Recorded data ::

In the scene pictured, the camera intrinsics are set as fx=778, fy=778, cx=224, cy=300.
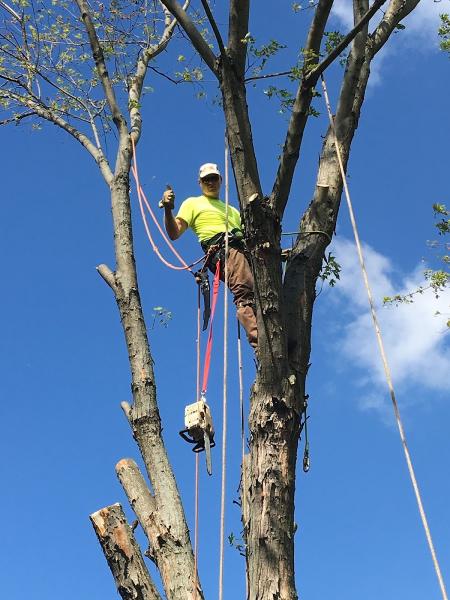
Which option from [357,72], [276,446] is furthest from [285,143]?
[276,446]

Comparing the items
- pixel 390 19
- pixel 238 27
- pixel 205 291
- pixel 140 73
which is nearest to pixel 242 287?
pixel 205 291

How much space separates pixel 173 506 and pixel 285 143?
1.95m

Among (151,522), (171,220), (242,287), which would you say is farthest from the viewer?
(171,220)

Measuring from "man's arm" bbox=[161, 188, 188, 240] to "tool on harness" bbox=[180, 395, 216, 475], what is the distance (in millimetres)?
1167

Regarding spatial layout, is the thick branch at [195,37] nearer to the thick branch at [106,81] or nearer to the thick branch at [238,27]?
the thick branch at [238,27]

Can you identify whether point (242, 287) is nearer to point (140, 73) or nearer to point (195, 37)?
point (195, 37)

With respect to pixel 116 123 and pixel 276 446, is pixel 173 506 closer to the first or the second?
pixel 276 446

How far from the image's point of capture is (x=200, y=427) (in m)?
4.23

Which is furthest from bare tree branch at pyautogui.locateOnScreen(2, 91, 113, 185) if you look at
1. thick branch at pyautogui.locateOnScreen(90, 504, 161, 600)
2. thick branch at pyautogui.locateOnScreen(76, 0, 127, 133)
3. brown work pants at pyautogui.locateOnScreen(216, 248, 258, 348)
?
thick branch at pyautogui.locateOnScreen(90, 504, 161, 600)

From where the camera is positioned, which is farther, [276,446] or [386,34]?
[386,34]

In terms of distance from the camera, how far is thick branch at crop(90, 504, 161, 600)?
3783mm

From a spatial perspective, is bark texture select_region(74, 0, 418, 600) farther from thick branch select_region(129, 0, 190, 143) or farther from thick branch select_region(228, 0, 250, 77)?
thick branch select_region(129, 0, 190, 143)

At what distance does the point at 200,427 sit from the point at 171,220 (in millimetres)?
1334

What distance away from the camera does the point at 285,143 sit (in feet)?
12.2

What you are asked to do :: Could you format the lines above as a numbered list, from the line containing "With respect to" through the last line, leaving out blank lines?

Answer to this exercise ::
1. With respect to pixel 116 123 and pixel 276 446, is pixel 173 506 closer to the first or the second?
2. pixel 276 446
3. How far from the image's point of capture is (x=200, y=427) (in m)?
4. 4.23
5. Which is furthest from bare tree branch at pyautogui.locateOnScreen(2, 91, 113, 185) if you look at
6. 1. thick branch at pyautogui.locateOnScreen(90, 504, 161, 600)
7. 2. thick branch at pyautogui.locateOnScreen(76, 0, 127, 133)
8. 3. brown work pants at pyautogui.locateOnScreen(216, 248, 258, 348)
9. ?
10. thick branch at pyautogui.locateOnScreen(90, 504, 161, 600)
11. From where the camera is positioned, which is farther, [276,446] or [386,34]?
12. [386,34]
13. In terms of distance from the camera, how far is thick branch at crop(90, 504, 161, 600)?
14. 3783mm
15. From a spatial perspective, is bark texture select_region(74, 0, 418, 600) farther from thick branch select_region(129, 0, 190, 143) or farther from thick branch select_region(228, 0, 250, 77)?
16. thick branch select_region(129, 0, 190, 143)
17. At what distance does the point at 200,427 sit from the point at 171,220 (in millimetres)?
18. 1334
19. What distance away from the camera does the point at 285,143 sit (in feet)?
20. 12.2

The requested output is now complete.